【Petroleum Coke】Prices Rising Again?!
【Petroleum Coke】Prices Rising Again?!
Market Overview
On November 20, the average price of petroleum coke in China reached 1,821 RMB/ton, up 10 RMB/ton from the previous working day, a 0.55% increase. Petroleum coke can be used in industries such as graphite production, smelting, and chemical engineering based on its quality. Low sulfur, high-quality mature coke, such as needle coke, is mainly used to manufacture ultra-high power graphite electrodes and certain special carbon products. The major refineries in Northeast China raising low-sulfur coke prices by 50 RMB/ton. Market supply remains tight, and prices continue to rise. Meanwhile, medium- to high-sulfur coke is selling steadily, with local refineries maintaining strong pricing and active shipments.
Key Regional Market Prices
Sinopec Refineries: Transactions remain stable, with downstream focused on fulfilling existing orders. In the Yangtze River region, sales of anode-grade coke are steady, while in East China, medium- to high-sulfur coke sales are stable, with most refineries selling as Grade 4#B. Other regions, including South China, North China, and Shandong, report steady transactions, while Northwest China’s Tahe Petrochemical mainly supplies within Xinjiang.
CNPC Refineries: Northeast refineries (Daqing, Fushun, Jinzhou, and Jilin) raised prices by 50 RMB/ton and reported strong sales. In the Northwest, prices remain stable, supported by steady aluminum carbon demand.
CNOOC Refineries: Mainly fulfilling contract orders.
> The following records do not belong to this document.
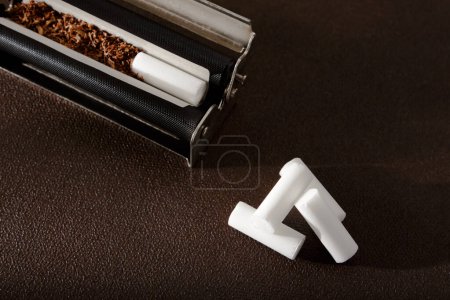 Photo for Hand-rolled cigarette, rolling machine, scattered tobacco on background, cigarette roll with filter, cigarette filters - Royalty Free Image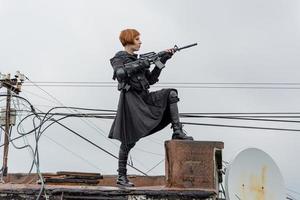 Young woman in modern black techwear style with rifle posing on the rooftop, portrait of redhead woman cyperpunk or post apocalyptic concept photo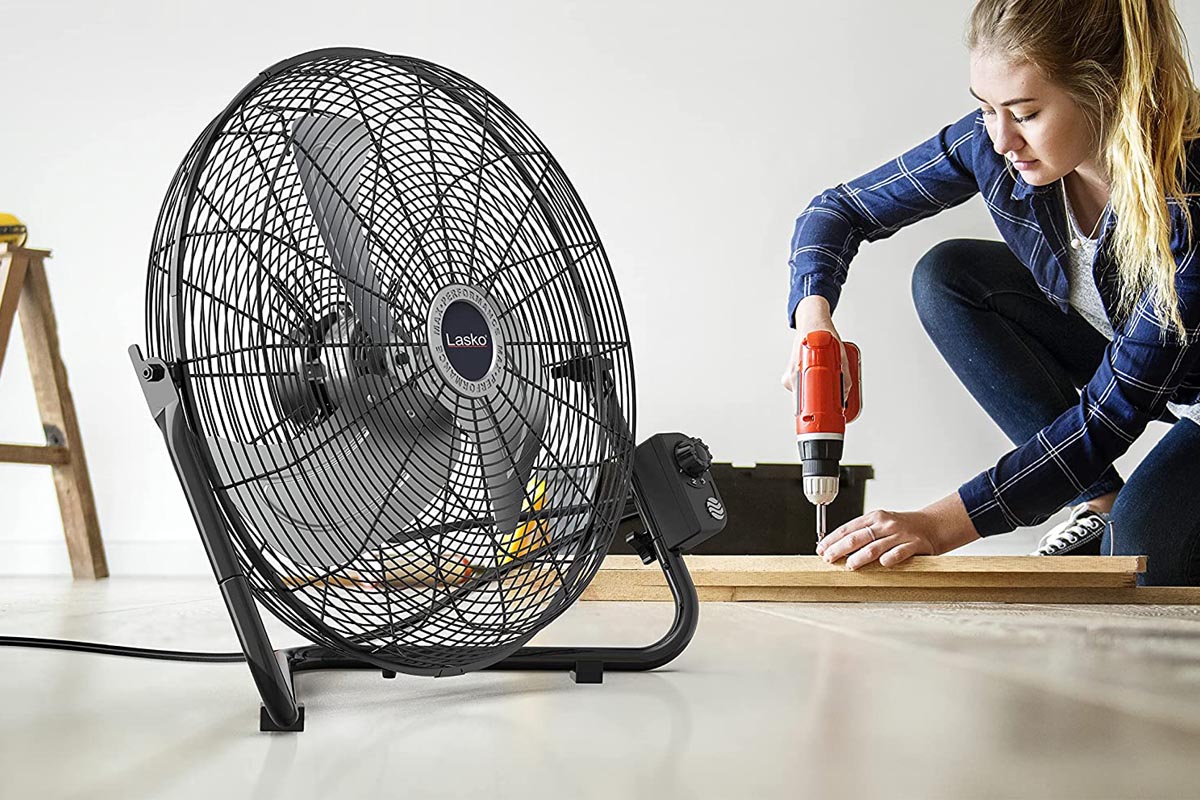 A woman drilling into the wood on the floor of a garage next to the best garage fan option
Local Refineries: Sales are solid, with refinery prices trending upward by 50-100 RMB/ton for low-sulfur coke. Downstream demand remains stable, supporting prices. Inventory levels are generally low. Other grades have seen price increases of 20-100 RMB/ton. Shandong-based refineries have reduced prices in some cases, with one cutting by 50 RMB/ton to de-stock. Tianhong Chemical’s coke sulfur content has risen to 5.0%, with auction floor prices reduced by 60 RMB/ton. Fuhai United's coke has a sulfur content of 2.38% and vanadium content of 374 PPM, now sold as Grade 3#B.
Imported Coke: Spot resources of Formosa coke at ports remain limited, and traders are optimistic about price hikes. Rising domestic prices have improved import sales, with port inventory moving quickly.
Supply
As of November 20, 12 coking units nationwide were undergoing routine maintenance. The daily output of petroleum coke is 86,895 tons, with a coking operation rate of 68.29%, unchanged from the previous day.
Demand
Aluminum Carbon: Enterprises maintain rigid demand for petroleum coke.
Anode Materials: Large manufacturers maintain high operating rates, supporting low-sulfur coke price increases.
Graphite Electrodes: Demand remains weak, with downstream buyers pressing for lower prices, limiting raw material requirements.
Silicon Carbide and Fuel Markets: Demand for high-sulfur shot coke persists, especially in southern markets.
Market Outlook
Domestic petroleum coke supply remains stable, with downstream buyers continuing rigid procurement, offering price support. Prices are expected to stabilize in the near term, with low-priced petroleum coke potentially seeing small increases of 10-30 RMB/ton. Shot coke prices are likely to remain steady.